Jika Mendikbud berpatron pada ideologi belajarnya orang barat, bukannya akan paradoks jika pembelajaran jarak jauh dijadikan permanen. Pilar belajar ala Unesco tidak sekadar learning to know (belajar mengetahui), tapi juga larning to do (belajar melakukan sesuatu), learning to be (belajar menjadi sesuatu), larning to live together (belajar hidup bersama). Apakah pembelajaran jarak jauh mencapai itu semua?
Jika ngomong ilmu, percikan muatan dalam tujuan pembelajaran baik kognitif, afektif, psikomotorik, sebenarnya kalau lewat jarak jauh, sudah pasti dangkal. La wong yang belajar tatap muka saja masih banyak anak-anak dan mahasiswa gagal paham, plonga-plongo, la ini kok pembelajaran jarak jauh mau dipatenkan. Aneh!
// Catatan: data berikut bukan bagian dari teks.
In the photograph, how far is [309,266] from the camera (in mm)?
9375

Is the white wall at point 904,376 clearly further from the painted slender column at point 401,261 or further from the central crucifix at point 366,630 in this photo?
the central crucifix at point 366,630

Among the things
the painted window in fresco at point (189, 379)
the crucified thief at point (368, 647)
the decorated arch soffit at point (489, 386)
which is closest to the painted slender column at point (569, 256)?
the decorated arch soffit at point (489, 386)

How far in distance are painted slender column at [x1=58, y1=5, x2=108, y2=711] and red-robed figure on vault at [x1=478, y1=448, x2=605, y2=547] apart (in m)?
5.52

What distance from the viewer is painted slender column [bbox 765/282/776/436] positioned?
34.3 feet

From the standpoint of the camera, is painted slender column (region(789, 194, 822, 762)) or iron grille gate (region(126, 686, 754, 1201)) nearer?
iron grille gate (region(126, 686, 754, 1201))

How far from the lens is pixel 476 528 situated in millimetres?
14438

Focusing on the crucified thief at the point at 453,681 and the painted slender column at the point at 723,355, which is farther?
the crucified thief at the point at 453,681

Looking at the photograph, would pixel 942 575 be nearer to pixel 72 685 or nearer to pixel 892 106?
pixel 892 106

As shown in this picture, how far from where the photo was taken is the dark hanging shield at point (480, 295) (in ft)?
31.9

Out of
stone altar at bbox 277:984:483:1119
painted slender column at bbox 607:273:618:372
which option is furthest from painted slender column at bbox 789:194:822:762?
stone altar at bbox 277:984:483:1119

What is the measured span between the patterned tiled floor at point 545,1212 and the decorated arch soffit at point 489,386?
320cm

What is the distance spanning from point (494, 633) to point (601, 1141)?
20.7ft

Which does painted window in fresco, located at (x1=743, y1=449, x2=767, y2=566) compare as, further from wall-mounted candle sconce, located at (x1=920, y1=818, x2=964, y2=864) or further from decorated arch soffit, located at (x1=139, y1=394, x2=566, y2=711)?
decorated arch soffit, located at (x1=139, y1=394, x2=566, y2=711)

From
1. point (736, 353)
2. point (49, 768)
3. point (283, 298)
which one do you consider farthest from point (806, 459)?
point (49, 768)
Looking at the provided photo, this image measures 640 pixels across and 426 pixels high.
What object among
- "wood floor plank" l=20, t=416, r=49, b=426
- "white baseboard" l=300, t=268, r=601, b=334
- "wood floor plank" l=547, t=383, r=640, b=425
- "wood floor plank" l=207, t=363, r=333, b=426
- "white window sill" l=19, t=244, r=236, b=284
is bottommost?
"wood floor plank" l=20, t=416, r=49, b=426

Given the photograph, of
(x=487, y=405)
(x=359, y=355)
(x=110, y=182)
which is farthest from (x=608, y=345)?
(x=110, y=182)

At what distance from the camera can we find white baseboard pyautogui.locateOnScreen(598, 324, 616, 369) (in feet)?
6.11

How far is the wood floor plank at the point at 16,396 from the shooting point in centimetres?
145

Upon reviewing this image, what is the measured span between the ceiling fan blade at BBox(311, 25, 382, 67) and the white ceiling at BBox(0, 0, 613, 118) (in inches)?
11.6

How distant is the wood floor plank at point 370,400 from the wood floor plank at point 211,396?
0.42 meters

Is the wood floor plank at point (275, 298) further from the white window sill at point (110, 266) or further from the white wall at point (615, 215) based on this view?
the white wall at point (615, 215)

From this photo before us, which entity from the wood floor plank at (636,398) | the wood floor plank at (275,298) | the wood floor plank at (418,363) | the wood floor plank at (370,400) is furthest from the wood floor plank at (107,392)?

Kalau itu bentuk ketakutan, okelah, tak masalah. Sehingga muncul, kebijakan pembelajaran jarak jauh yang permanen. Tapi perlu dimasak lagi, agar gurih. Karena sekolah, madrasah, dan perguruan tinggi di negeri ini tidak semuanya di perkotaan. Di Jateng sendiri, apakah Anda pernah menyisir daerah perbatasan Blora-Ngawi, Brebes-Cirebon? Tak perlu jauh-jauh lah, di lereng Sindoro dan Sumbing saja, sinyal itu mendip-mendip.
Saya tak bisa membayangkan, jika nanti semua serba jarak jauh, serba online, daring, atau apa lah namanya. Saya yakin, anak semakin mumet, orang tua mereka semakin ngelu. Dan, yang diuntungkan hanya segelintir orang saja, siapa mereka? Ya, ini masih saya rahasiakan.
Jangankan siswa ya, beberapa mahasiswa yang saya amati saja, super ngelu ketika melakukan perkuliahan jarak jauh. Alasan sinyal lah, kuota lah, listrik lah, tidak memudengkan lah, apalagi kok anak SD/MI kelas 1, 2, 3, misalnya, bukannya mendalam ilmunya, pasti semakin ngambang bahkan dangkal.
Masak ada pameo “sekolah kok membodohkan”. Kan lucu banget!
Ini barusan urusan ilmu, pengetahuan, kognitif. Dus, bagaimana dengan urusan afektif, psikomotorik, karakter, akhlak, moral, budi pekerti? Apa gunanya ada Permendikbud Nomor 23 tahun 2015 tentang Penanaman Budi Pekerti, Perpres 87 Tahun 2017 tentang Penguatan Pendidikan Karakter, dan Permendikbud Nomor 20 Tahun 2018 tentang Penguatan Pendidikan Karakter pada Satuan Pendidikan Formal?
Pembelajaran jarak jauh menjadi solusi terjitu di tengah pandemi saja, tidak ada masalah. Tapi jika dipatenkan atau dipermanenkan, ini namanya berpikir cekak. Apakah ini yang disebut merdeka belajar? Merdeka sih ya, sejak 17 Agustus 1945. Tapi belajarnya, mbuh!
Atau, apa memang ini yang diharapkan? Mbok jangan begitu?
-Penulis adalah Koordinator Gerakan Literasi Ma’arif (GLM) LP Ma’arif PWNU Jawa Tengah.